Setapak Langkah – 12 April 2026 | Gubernur DKI Jakarta, Pramono Anung, menyoroti salah satu tantangan utama yang dihadapi Indonesia, yaitu kecenderungan ego berlebih di kalangan pemimpin. Dalam sebuah acara diskusi kebijakan publik, ia mengingatkan bahwa ego yang terlalu besar dapat menghambat proses pengambilan keputusan yang objektif dan mengedepakan kepentingan bersama.
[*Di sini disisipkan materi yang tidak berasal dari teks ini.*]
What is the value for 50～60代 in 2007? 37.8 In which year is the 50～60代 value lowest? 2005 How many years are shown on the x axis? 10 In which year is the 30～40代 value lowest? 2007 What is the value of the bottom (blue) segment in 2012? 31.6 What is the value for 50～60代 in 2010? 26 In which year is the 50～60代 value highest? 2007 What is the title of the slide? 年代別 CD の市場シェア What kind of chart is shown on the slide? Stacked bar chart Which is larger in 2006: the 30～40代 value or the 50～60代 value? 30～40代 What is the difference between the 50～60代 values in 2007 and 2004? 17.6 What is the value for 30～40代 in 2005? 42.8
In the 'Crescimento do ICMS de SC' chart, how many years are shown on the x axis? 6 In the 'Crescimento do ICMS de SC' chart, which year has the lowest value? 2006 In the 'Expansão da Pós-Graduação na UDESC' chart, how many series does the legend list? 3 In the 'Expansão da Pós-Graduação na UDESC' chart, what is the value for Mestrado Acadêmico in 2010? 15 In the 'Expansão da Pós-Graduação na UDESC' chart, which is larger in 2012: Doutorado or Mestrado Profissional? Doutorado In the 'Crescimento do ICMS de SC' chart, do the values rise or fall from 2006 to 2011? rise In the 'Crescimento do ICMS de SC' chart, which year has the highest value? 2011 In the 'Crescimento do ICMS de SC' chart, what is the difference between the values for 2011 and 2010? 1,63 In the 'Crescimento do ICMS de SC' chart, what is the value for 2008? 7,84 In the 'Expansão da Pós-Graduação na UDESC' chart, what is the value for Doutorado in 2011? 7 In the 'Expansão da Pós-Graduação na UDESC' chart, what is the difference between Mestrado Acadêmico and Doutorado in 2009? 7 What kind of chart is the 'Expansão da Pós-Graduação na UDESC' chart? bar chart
Pramono menegaskan bahwa ego berlebih bukan hanya menjadi persoalan pribadi, melainkan telah menular ke dalam budaya kepemimpinan nasional. Menurutnya, sikap ini sering kali menutup ruang dialog, memperkuat sikap otoriter, serta menurunkan kepercayaan publik terhadap institusi negara.
- Kurangnya rasa empati: Pemimpin yang terlalu mengutamakan ego cenderung mengabaikan aspirasi rakyat.
- Pengambilan keputusan sepihak: Keputusan penting sering dibuat tanpa konsultasi luas, mengakibatkan kebijakan yang kurang efektif.
- Penurunan akuntabilitas: Ego yang menguat membuat pemimpin enggan mengakui kesalahan atau belajar dari kritik.
Ia mengajak semua pihak, mulai dari pejabat tinggi hingga aktivis masyarakat, untuk menumbuhkan sikap rendah hati, mendengarkan kritik konstruktif, dan menempatkan kepentingan bangsa di atas kepentingan pribadi. Pramono menutup pidatonya dengan harapan bahwa perubahan budaya kepemimpinan dapat mempercepat pencapaian visi Indonesia maju, berdaulat, dan berkepribadian kuat.